#### Work order A
Check these three statements against the passage on Hartford's wireless network, answering yes or no for each and quoting the words that decide it: (i) Ambrose lives on the 12th floor of the Bushnell On The Park apartment building. (ii) Ambrose pays about $25 a month for wireless service. (iii) Wired's map shows Chicago as dead or on hold.
#### Work order B
Please print the passage on Hartford's wireless network from "Hartford is certainly" to "as dead or on hold.".
#### Work order C
Write the next part of the passage on Hartford's wireless network, starting after its last sentence.

#### Exercise passage

::::

Hartford’s chief information officer, Eric Jackson, who is responsible for running the network, didn’t return a call for comment.
Not far from Macy-Painter, longtime Hartford architect Allen Ambrose has had firsthand experience with the network’s inability to penetrate buildings. Ambrose lives on the 12th floor of the upscale Bushnell On The Park apartment building, and said that when the network first launched he couldn’t get it to come up on his laptop.
“I think I got it once after a while, then I tried to fill [the registration page] out, but access was so slow I gave up,” said Ambrose. “At the time I attributed it to the fact that I was outside the area where cell phone towers were able to reach.”
Ambrose has wireless Internet service in his apartment now, but only because New Haven-based Spot On Networks installed wireless transmitters on each floor of the building. Now Ambrose pays about $15 a month for wireless service, which solved a big problem for him since he doesn’t use a land line telephone.
“I just use my cell phone, but I had to have a land line to use DSL,” said Ambrose. “With Spot On I don’t have to [have a land line].”
Hartford is certainly not alone in struggling with getting its wireless service off the ground. In a recent issue, Wired magazine published a two-page spread with a map of the United States showing where wireless networks are in operation, under construction, in the early stage of development, under consideration, or dead or on hold. Hartford shows up as in operation, which is certainly debatable. Atlanta, Washington D.C., Miami-Dade County, Houston, Chicago and Sacramento show up as dead or on hold.

::::

#### Dataset
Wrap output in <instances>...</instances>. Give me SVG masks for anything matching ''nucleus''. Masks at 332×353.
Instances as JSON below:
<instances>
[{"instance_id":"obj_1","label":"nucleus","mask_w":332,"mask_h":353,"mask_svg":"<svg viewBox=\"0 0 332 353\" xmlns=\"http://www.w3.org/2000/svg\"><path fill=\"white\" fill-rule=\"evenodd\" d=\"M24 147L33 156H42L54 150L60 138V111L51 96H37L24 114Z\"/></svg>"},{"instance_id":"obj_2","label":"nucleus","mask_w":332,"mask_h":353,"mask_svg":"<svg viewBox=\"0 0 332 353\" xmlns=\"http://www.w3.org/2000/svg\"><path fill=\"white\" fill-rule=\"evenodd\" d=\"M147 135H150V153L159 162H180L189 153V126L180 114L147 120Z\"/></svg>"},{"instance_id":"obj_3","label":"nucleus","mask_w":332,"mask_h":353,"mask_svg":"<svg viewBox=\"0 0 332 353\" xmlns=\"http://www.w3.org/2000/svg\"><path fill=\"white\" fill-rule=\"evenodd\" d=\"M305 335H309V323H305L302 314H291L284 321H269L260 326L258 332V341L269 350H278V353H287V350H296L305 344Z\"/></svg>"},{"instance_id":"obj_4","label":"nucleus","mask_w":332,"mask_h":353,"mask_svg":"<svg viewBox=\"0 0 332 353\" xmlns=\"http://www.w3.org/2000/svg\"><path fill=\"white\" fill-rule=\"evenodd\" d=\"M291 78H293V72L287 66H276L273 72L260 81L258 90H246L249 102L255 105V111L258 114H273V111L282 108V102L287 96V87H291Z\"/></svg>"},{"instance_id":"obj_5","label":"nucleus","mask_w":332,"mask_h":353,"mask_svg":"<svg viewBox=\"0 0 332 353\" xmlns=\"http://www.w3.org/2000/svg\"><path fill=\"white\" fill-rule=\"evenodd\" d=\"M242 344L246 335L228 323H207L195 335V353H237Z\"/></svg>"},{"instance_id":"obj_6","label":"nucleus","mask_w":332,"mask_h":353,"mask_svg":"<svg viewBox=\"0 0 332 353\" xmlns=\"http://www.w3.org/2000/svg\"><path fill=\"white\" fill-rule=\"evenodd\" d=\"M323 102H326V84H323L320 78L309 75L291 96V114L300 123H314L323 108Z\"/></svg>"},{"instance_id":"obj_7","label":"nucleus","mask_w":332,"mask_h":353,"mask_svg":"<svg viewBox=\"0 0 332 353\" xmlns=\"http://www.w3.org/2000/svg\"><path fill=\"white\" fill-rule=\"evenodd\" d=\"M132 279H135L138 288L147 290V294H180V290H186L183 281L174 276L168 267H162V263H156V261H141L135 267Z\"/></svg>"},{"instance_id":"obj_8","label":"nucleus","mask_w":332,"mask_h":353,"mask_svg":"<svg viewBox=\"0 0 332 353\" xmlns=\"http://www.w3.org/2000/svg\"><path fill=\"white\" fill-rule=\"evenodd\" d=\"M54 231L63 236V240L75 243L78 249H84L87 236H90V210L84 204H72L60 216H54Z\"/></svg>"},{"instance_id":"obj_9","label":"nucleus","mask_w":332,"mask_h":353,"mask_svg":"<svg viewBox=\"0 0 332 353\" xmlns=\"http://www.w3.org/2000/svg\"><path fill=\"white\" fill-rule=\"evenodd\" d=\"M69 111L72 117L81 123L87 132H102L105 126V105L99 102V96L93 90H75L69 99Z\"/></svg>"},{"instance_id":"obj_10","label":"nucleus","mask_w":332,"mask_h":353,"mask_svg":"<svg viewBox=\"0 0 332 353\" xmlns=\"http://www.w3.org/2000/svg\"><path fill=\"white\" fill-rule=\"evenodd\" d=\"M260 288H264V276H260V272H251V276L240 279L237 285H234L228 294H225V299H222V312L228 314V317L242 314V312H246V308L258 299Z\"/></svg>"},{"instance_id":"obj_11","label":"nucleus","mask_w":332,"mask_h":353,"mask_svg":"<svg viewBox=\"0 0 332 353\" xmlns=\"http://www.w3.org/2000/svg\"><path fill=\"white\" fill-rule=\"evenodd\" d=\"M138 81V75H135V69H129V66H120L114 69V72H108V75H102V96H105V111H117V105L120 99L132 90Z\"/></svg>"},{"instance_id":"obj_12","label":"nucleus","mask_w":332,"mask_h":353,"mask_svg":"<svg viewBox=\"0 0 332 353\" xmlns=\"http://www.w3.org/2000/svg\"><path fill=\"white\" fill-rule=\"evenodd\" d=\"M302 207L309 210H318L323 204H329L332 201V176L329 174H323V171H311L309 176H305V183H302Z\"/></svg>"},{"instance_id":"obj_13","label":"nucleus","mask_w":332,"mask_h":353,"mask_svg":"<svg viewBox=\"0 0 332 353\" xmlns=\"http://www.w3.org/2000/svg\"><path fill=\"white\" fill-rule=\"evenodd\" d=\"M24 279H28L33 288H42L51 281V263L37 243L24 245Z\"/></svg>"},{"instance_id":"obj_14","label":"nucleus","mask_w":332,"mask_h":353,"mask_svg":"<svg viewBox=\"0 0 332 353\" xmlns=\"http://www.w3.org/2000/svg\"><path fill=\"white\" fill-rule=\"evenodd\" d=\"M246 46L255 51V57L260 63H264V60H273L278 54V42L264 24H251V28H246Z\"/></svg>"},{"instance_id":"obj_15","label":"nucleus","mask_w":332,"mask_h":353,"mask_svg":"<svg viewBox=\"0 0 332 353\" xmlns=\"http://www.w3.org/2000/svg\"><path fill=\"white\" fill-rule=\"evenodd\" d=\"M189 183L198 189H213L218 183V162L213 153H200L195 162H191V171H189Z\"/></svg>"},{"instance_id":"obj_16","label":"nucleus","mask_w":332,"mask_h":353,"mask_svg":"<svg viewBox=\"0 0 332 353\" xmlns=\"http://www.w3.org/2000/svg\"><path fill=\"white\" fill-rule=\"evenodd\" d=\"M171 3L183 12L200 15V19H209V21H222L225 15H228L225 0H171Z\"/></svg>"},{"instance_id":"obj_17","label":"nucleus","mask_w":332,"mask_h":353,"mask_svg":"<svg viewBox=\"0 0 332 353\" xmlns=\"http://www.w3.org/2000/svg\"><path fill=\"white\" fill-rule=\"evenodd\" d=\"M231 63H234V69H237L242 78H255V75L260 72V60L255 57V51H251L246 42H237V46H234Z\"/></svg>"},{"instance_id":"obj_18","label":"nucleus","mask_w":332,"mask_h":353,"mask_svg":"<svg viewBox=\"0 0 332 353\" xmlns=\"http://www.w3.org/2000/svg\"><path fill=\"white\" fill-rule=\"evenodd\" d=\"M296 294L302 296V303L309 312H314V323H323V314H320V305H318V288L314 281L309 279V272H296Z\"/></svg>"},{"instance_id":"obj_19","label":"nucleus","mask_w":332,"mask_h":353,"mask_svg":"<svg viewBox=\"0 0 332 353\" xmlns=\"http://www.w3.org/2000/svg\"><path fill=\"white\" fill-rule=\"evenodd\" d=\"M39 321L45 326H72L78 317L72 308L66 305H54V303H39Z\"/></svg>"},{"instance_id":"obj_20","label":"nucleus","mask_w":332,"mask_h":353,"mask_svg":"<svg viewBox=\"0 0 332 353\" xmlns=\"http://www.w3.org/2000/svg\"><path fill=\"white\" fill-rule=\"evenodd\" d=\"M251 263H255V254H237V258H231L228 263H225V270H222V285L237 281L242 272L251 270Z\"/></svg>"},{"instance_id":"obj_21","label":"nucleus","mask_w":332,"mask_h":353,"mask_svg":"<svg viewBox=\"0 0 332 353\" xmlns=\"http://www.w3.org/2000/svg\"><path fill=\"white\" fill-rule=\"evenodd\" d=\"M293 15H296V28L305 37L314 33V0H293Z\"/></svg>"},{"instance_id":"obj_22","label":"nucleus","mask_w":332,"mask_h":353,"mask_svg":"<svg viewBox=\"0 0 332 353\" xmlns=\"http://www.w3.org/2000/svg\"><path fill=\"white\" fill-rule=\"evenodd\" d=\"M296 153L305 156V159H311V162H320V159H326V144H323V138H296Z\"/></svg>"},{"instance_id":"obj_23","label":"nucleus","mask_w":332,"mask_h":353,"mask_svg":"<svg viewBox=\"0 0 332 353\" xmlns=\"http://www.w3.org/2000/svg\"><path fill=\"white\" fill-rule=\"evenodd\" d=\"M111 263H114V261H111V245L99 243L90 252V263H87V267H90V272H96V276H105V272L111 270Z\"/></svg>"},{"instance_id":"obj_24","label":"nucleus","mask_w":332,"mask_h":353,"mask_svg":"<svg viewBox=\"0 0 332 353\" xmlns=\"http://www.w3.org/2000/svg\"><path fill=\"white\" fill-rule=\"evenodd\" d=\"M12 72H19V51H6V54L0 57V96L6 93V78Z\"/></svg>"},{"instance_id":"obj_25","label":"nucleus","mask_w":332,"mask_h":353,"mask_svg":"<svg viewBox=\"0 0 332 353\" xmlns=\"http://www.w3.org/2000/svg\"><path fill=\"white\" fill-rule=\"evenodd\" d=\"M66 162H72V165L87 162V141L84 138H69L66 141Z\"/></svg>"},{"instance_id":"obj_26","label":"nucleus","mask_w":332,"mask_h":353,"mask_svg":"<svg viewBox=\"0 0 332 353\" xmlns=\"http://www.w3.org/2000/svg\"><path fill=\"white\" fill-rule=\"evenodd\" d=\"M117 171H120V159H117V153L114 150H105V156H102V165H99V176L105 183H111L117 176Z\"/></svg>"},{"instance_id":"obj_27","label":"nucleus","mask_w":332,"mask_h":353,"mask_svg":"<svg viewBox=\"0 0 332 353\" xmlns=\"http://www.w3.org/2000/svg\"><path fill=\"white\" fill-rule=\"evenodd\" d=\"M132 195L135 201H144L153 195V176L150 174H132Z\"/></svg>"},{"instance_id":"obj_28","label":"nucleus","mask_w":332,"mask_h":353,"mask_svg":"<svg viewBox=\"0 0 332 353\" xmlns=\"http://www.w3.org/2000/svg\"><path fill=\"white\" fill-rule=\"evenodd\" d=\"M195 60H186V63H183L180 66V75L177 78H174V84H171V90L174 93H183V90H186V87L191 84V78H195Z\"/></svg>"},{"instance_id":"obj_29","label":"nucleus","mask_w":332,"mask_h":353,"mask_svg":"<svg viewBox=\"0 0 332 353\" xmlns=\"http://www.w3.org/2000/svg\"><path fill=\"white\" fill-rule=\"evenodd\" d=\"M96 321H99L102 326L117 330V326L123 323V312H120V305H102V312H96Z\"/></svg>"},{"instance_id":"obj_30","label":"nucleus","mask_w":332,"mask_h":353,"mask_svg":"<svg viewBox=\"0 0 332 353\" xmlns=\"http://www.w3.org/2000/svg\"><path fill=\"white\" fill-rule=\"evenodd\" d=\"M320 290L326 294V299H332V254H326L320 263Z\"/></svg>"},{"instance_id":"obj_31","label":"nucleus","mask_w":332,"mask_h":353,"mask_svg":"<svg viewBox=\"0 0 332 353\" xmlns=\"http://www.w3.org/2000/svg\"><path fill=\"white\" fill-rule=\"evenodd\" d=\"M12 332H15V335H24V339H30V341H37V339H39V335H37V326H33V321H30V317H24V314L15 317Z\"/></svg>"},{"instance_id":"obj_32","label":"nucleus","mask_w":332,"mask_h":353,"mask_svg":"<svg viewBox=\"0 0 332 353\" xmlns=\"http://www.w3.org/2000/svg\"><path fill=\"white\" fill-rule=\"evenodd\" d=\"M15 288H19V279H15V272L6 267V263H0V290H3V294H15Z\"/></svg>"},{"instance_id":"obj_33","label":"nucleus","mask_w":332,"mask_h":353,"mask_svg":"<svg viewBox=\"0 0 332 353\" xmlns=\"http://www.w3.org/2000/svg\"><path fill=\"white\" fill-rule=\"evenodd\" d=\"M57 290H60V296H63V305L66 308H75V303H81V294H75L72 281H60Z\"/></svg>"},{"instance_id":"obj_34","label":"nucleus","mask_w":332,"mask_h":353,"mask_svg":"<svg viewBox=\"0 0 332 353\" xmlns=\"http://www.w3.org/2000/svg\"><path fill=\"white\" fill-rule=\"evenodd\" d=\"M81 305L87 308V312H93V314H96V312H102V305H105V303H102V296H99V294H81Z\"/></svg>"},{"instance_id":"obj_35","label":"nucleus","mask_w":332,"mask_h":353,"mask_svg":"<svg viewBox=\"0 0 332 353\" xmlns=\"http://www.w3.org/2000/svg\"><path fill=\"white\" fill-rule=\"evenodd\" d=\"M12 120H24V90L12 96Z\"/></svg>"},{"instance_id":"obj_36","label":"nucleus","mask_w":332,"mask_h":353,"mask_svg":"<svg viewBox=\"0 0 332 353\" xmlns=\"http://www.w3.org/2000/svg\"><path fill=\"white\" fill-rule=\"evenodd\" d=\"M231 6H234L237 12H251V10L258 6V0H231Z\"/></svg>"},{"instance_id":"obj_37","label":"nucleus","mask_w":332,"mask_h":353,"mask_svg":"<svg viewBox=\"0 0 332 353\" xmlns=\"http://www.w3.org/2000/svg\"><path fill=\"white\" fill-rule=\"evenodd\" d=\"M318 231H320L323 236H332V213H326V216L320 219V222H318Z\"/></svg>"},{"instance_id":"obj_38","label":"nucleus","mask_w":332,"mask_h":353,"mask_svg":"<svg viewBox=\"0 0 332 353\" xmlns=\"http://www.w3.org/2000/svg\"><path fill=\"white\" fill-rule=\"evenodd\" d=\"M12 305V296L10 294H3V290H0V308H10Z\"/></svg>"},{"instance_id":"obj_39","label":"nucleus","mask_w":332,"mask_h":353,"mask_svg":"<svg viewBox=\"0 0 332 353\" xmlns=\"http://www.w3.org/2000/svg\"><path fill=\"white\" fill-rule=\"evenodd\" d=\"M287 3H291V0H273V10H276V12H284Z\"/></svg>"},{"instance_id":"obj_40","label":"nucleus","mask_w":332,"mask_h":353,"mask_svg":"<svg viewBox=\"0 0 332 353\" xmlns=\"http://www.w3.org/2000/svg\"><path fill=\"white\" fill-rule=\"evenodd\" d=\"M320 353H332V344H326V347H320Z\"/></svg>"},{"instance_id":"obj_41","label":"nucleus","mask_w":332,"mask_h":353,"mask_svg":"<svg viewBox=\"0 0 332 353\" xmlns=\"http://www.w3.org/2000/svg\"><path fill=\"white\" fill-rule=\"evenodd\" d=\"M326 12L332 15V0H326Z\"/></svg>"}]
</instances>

::::

#### Response area A
(i) Yes: "Ambrose lives on the 12th floor of the upscale Bushnell On The Park apartment building"
(ii) No: "Now Ambrose pays about $15 a month for wireless service"
(iii) Yes: "Atlanta, Washington D.C., Miami-Dade County, Houston, Chicago and Sacramento show up as dead or on hold."

#### Response area B
Hartford is certainly not alone in struggling with getting its wireless service off the ground. In a recent issue, Wired magazine published a two-page spread with a map of the United States showing where wireless networks are in operation, under construction, in the early stage of development, under consideration, or dead or on hold. Hartford shows up as in operation, which is certainly debatable. Atlanta, Washington D.C., Miami-Dade County, Houston, Chicago and Sacramento show up as dead or on hold.

#### Response area C
Across the Sound, officials in Suffolk and Nassau counties on Long Island were planning the most ambitious municipal wireless project in the country, covering 750 square miles at an estimated cost of $105 million, according to Muniwireless.com.
The counties signed up with Tampa-based E-Path Communications, which was supposed to have two pilot locations set up by last December. E-Path also promised to create the network without using taxpayer dollars, using advertising to fund it, according to a story in Long Island Business News. None of it has happened.
An official with E-Path, which turned out to be a four-man operation that had never created a municipal wireless network, told LIBN the company didn’t have the money to cover the costs of creating the network.
Even the poster child of municipal wireless networks, Philadelphia, recently ran aground when Atlanta-based EarthLink, the leading provider of municipal networks up until now, announced it was getting out of the business.
Philadelphia’s municipal Wi-Fi network is the largest in the country, covering 135 square miles, and is 80 percent complete, but EarthLink has put the whole thing up for sale, effectively stalling any further progress.
While EarthLink has refused to reveal how many subscribers it has in Philadelphia, Barr said Hartford has 9,000 subscribers to its still-free pilot network. She said the city has also been “very successful” in delivering low-cost computers to residents who requested them, and also received training.
The city had provided nearly 300 refurbished computers to residents for $150 as of last summer, and is still offering training at the city library. But the free computers have run out.
If you are in the wireless hotspots that are working you can see if you can register with Hartford’s service by going to the city’s Web site at www.hartford.gov and choosing “Wireless Hartford” from the “Select a Service” menu in the left column.
Given the chaotic state of municipal wireless networks around the country, it would be tempting to say Hartford isn’t doing so badly. But the city isn’t exactly burning up the wireless air waves either, and former city councilman Bob Painter sees a familiar pattern in the slowly lurching progress of the program.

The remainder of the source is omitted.